Obama is likely to get more encouragement from the business community, according to Jake Colvin, vice president of the National Foreign Trade Council (NFTC), an association of several hundred of the large U.S. multi-national companies, which called after Obama's election for the "complete removal of all trade and travel restrictions on Cuba."

Lugar's statement, he said, would be "very positive" for his constituency. "He's been very helpful on unilateral-sanctions reform, but he's never been out front on Cuba. This shows there's increasing interest on the part of new and important actors in the Congress."

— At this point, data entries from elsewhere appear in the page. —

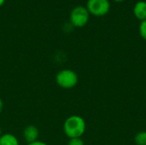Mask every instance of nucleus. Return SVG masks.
I'll list each match as a JSON object with an SVG mask.
<instances>
[{
  "mask_svg": "<svg viewBox=\"0 0 146 145\" xmlns=\"http://www.w3.org/2000/svg\"><path fill=\"white\" fill-rule=\"evenodd\" d=\"M38 135H39L38 129L33 125L27 126L23 131V138L27 144L37 141L38 138Z\"/></svg>",
  "mask_w": 146,
  "mask_h": 145,
  "instance_id": "5",
  "label": "nucleus"
},
{
  "mask_svg": "<svg viewBox=\"0 0 146 145\" xmlns=\"http://www.w3.org/2000/svg\"><path fill=\"white\" fill-rule=\"evenodd\" d=\"M139 33L141 35V37L146 40V19L142 21L140 26H139Z\"/></svg>",
  "mask_w": 146,
  "mask_h": 145,
  "instance_id": "9",
  "label": "nucleus"
},
{
  "mask_svg": "<svg viewBox=\"0 0 146 145\" xmlns=\"http://www.w3.org/2000/svg\"><path fill=\"white\" fill-rule=\"evenodd\" d=\"M56 81L61 88L72 89L78 83V75L71 69H62L57 73Z\"/></svg>",
  "mask_w": 146,
  "mask_h": 145,
  "instance_id": "2",
  "label": "nucleus"
},
{
  "mask_svg": "<svg viewBox=\"0 0 146 145\" xmlns=\"http://www.w3.org/2000/svg\"><path fill=\"white\" fill-rule=\"evenodd\" d=\"M4 1H5V0H0V7H1V6H2V5L3 4Z\"/></svg>",
  "mask_w": 146,
  "mask_h": 145,
  "instance_id": "13",
  "label": "nucleus"
},
{
  "mask_svg": "<svg viewBox=\"0 0 146 145\" xmlns=\"http://www.w3.org/2000/svg\"><path fill=\"white\" fill-rule=\"evenodd\" d=\"M115 1H119L120 2V1H123V0H115Z\"/></svg>",
  "mask_w": 146,
  "mask_h": 145,
  "instance_id": "15",
  "label": "nucleus"
},
{
  "mask_svg": "<svg viewBox=\"0 0 146 145\" xmlns=\"http://www.w3.org/2000/svg\"><path fill=\"white\" fill-rule=\"evenodd\" d=\"M0 145H20L17 138L11 133L2 134L0 137Z\"/></svg>",
  "mask_w": 146,
  "mask_h": 145,
  "instance_id": "7",
  "label": "nucleus"
},
{
  "mask_svg": "<svg viewBox=\"0 0 146 145\" xmlns=\"http://www.w3.org/2000/svg\"><path fill=\"white\" fill-rule=\"evenodd\" d=\"M63 131L68 138H81L86 132V121L80 115H71L65 121Z\"/></svg>",
  "mask_w": 146,
  "mask_h": 145,
  "instance_id": "1",
  "label": "nucleus"
},
{
  "mask_svg": "<svg viewBox=\"0 0 146 145\" xmlns=\"http://www.w3.org/2000/svg\"><path fill=\"white\" fill-rule=\"evenodd\" d=\"M2 136V129H1V127H0V137Z\"/></svg>",
  "mask_w": 146,
  "mask_h": 145,
  "instance_id": "14",
  "label": "nucleus"
},
{
  "mask_svg": "<svg viewBox=\"0 0 146 145\" xmlns=\"http://www.w3.org/2000/svg\"><path fill=\"white\" fill-rule=\"evenodd\" d=\"M133 13L135 16L141 21L146 19V2L139 1L135 3L133 7Z\"/></svg>",
  "mask_w": 146,
  "mask_h": 145,
  "instance_id": "6",
  "label": "nucleus"
},
{
  "mask_svg": "<svg viewBox=\"0 0 146 145\" xmlns=\"http://www.w3.org/2000/svg\"><path fill=\"white\" fill-rule=\"evenodd\" d=\"M110 8V3L109 0H88L86 3V9L89 13L101 16L106 15Z\"/></svg>",
  "mask_w": 146,
  "mask_h": 145,
  "instance_id": "4",
  "label": "nucleus"
},
{
  "mask_svg": "<svg viewBox=\"0 0 146 145\" xmlns=\"http://www.w3.org/2000/svg\"><path fill=\"white\" fill-rule=\"evenodd\" d=\"M134 141L137 145H146V132H139L136 134Z\"/></svg>",
  "mask_w": 146,
  "mask_h": 145,
  "instance_id": "8",
  "label": "nucleus"
},
{
  "mask_svg": "<svg viewBox=\"0 0 146 145\" xmlns=\"http://www.w3.org/2000/svg\"><path fill=\"white\" fill-rule=\"evenodd\" d=\"M27 145H48L46 143L44 142H42V141H35V142H33V143H30V144H27Z\"/></svg>",
  "mask_w": 146,
  "mask_h": 145,
  "instance_id": "11",
  "label": "nucleus"
},
{
  "mask_svg": "<svg viewBox=\"0 0 146 145\" xmlns=\"http://www.w3.org/2000/svg\"><path fill=\"white\" fill-rule=\"evenodd\" d=\"M68 145H85L83 140L80 138H69Z\"/></svg>",
  "mask_w": 146,
  "mask_h": 145,
  "instance_id": "10",
  "label": "nucleus"
},
{
  "mask_svg": "<svg viewBox=\"0 0 146 145\" xmlns=\"http://www.w3.org/2000/svg\"><path fill=\"white\" fill-rule=\"evenodd\" d=\"M89 11L85 6H76L70 13V21L73 26L77 27H82L88 22Z\"/></svg>",
  "mask_w": 146,
  "mask_h": 145,
  "instance_id": "3",
  "label": "nucleus"
},
{
  "mask_svg": "<svg viewBox=\"0 0 146 145\" xmlns=\"http://www.w3.org/2000/svg\"><path fill=\"white\" fill-rule=\"evenodd\" d=\"M3 100L0 98V114L3 111Z\"/></svg>",
  "mask_w": 146,
  "mask_h": 145,
  "instance_id": "12",
  "label": "nucleus"
}]
</instances>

The staff report argued that U.S. interests have been harmed by efforts to isolate Cuba in several ways. Not only has it failed to contribute to the island's democratization, but it has also created tensions with both Latin America and Europe, which have chosen a policy of engaging Havana. The report recommended that Washington consider establishing a bipartisan commission to forge a new, multilateral strategy on Cuba with Latin America and the European Union.

Indeed, unless Obama moves to relax the embargo before the Trinidad summit, he could suffer political damage in Latin America, according to Erikson. "Latin Americans are not going to view Obama as a change agent if he still has in place the Bush-imposed sanctions on Cuba by the summit," he said.